■ DATA TO PROCESS
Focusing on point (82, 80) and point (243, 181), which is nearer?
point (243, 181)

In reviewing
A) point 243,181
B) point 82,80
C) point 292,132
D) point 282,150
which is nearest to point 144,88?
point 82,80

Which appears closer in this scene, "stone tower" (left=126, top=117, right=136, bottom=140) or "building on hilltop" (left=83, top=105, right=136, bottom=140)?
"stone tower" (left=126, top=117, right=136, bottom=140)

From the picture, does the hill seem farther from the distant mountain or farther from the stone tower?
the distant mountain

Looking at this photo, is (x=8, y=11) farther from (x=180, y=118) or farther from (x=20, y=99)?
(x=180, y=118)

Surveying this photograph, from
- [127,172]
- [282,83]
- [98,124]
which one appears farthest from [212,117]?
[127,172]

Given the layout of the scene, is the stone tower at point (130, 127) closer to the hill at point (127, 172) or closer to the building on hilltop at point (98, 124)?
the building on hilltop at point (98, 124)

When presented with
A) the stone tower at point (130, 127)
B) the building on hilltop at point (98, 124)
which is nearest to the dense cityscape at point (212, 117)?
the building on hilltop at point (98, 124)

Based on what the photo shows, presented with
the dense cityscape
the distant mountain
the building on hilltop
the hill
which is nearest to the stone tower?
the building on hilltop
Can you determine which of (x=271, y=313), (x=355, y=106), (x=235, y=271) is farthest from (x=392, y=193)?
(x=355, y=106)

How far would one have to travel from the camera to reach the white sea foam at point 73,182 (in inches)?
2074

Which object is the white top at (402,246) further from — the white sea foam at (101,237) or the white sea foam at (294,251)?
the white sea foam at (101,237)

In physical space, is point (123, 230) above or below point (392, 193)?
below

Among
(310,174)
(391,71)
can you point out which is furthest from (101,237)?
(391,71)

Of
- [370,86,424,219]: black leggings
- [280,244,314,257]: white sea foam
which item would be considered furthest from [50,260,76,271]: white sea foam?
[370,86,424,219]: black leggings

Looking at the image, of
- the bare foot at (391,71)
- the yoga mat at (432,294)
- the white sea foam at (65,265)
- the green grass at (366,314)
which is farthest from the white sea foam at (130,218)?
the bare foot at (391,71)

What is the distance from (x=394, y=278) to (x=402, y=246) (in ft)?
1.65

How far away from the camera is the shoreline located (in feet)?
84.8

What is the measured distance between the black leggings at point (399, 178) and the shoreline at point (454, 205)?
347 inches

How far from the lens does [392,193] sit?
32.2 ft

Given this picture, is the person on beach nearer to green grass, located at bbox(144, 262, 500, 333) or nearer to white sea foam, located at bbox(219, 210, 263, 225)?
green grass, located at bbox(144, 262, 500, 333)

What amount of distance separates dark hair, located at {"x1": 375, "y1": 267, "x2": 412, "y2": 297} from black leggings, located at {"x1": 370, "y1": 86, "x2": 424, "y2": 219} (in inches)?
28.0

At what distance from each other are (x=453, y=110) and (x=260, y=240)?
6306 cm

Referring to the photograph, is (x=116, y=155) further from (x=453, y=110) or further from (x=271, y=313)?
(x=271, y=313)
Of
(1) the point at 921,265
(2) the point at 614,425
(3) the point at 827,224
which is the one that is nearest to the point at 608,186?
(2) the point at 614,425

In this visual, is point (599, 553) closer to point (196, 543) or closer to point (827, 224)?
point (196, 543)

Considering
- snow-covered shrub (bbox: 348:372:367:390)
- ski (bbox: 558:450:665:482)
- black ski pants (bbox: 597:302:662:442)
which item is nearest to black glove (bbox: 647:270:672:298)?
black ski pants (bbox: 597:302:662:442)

■ WHAT TO WORK ON
Rewrite the listing above as a Markdown table with the columns "No." and "Entry", one row per line, each numbered in order. Omit blank lines.

■ ANSWER IN FULL
| No. | Entry |
|---|---|
| 1 | Focusing on point (82, 80) and point (243, 181), which is nearer? |
| 2 | point (243, 181) |
| 3 | In reviewing |
| 4 | A) point 243,181 |
| 5 | B) point 82,80 |
| 6 | C) point 292,132 |
| 7 | D) point 282,150 |
| 8 | which is nearest to point 144,88? |
| 9 | point 82,80 |
| 10 | Which appears closer in this scene, "stone tower" (left=126, top=117, right=136, bottom=140) or "building on hilltop" (left=83, top=105, right=136, bottom=140)? |
| 11 | "stone tower" (left=126, top=117, right=136, bottom=140) |
| 12 | From the picture, does the hill seem farther from the distant mountain or farther from the stone tower? |
| 13 | the distant mountain |
| 14 | Looking at this photo, is (x=8, y=11) farther from (x=180, y=118) or farther from (x=20, y=99)? |
| 15 | (x=180, y=118) |
| 16 | Surveying this photograph, from |
| 17 | - [127,172] |
| 18 | - [282,83] |
| 19 | - [98,124] |
| 20 | which one appears farthest from [212,117]? |
| 21 | [127,172] |
| 22 | Given the layout of the scene, is the stone tower at point (130, 127) closer to the hill at point (127, 172) or closer to the building on hilltop at point (98, 124)? |
| 23 | the building on hilltop at point (98, 124) |
| 24 | When presented with |
| 25 | A) the stone tower at point (130, 127) |
| 26 | B) the building on hilltop at point (98, 124) |
| 27 | which is nearest to the dense cityscape at point (212, 117)? |
| 28 | the building on hilltop at point (98, 124) |
| 29 | Based on what the photo shows, presented with |
| 30 | the dense cityscape |
| 31 | the distant mountain |
| 32 | the building on hilltop |
| 33 | the hill |
| 34 | which is nearest to the stone tower? |
| 35 | the building on hilltop |
| 36 | Can you determine which of (x=271, y=313), (x=355, y=106), (x=235, y=271) is farthest from (x=392, y=193)? |
| 37 | (x=355, y=106) |
| 38 | How far would one have to travel from the camera to reach the white sea foam at point 73,182 (in inches)? |
| 39 | 2074 |
| 40 | Which object is the white top at (402,246) further from — the white sea foam at (101,237) or the white sea foam at (294,251)? |
| 41 | the white sea foam at (101,237) |
| 42 | In physical space, is point (123, 230) above or below point (392, 193)? |
| 43 | below |
| 44 | Among |
| 45 | (310,174) |
| 46 | (391,71) |
| 47 | can you point out which is furthest from (101,237)? |
| 48 | (391,71) |
| 49 | Of |
| 50 | - [370,86,424,219]: black leggings |
| 51 | - [280,244,314,257]: white sea foam |
| 52 | which item would be considered furthest from [50,260,76,271]: white sea foam? |
| 53 | [370,86,424,219]: black leggings |
| 54 | Looking at the image, of |
| 55 | - the bare foot at (391,71) |
| 56 | - the yoga mat at (432,294) |
| 57 | - the white sea foam at (65,265) |
| 58 | - the green grass at (366,314) |
| 59 | which is farthest from the white sea foam at (130,218)? |
| 60 | the bare foot at (391,71) |
| 61 | What is the distance from (x=394, y=278) to (x=402, y=246) (in ft)? |
| 62 | 1.65 |
| 63 | How far away from the camera is the shoreline located (in feet)? |
| 64 | 84.8 |
| 65 | What is the measured distance between the black leggings at point (399, 178) and the shoreline at point (454, 205)? |
| 66 | 347 inches |
| 67 | How far from the lens does [392,193] sit? |
| 68 | 32.2 ft |
| 69 | Given this picture, is the person on beach nearer to green grass, located at bbox(144, 262, 500, 333) or nearer to white sea foam, located at bbox(219, 210, 263, 225)? |
| 70 | green grass, located at bbox(144, 262, 500, 333) |
| 71 | What amount of distance separates dark hair, located at {"x1": 375, "y1": 267, "x2": 412, "y2": 297} from black leggings, located at {"x1": 370, "y1": 86, "x2": 424, "y2": 219} (in inches)? |
| 72 | 28.0 |
| 73 | At what distance from each other are (x=453, y=110) and (x=260, y=240)? |
| 74 | 6306 cm |
| 75 | Referring to the photograph, is (x=116, y=155) further from (x=453, y=110) or further from (x=271, y=313)? |
| 76 | (x=271, y=313) |
| 77 | Of |
| 78 | (1) the point at 921,265 |
| 79 | (2) the point at 614,425 |
| 80 | (3) the point at 827,224 |
| 81 | which is the one that is nearest to the point at 608,186? |
| 82 | (2) the point at 614,425 |
| 83 | In this visual, is point (599, 553) closer to point (196, 543) or closer to point (827, 224)? |
| 84 | point (196, 543) |
| 85 | Considering |
| 86 | - snow-covered shrub (bbox: 348:372:367:390) |
| 87 | - ski (bbox: 558:450:665:482) |
| 88 | - black ski pants (bbox: 597:302:662:442) |
| 89 | which item is nearest to black glove (bbox: 647:270:672:298)? |
| 90 | black ski pants (bbox: 597:302:662:442) |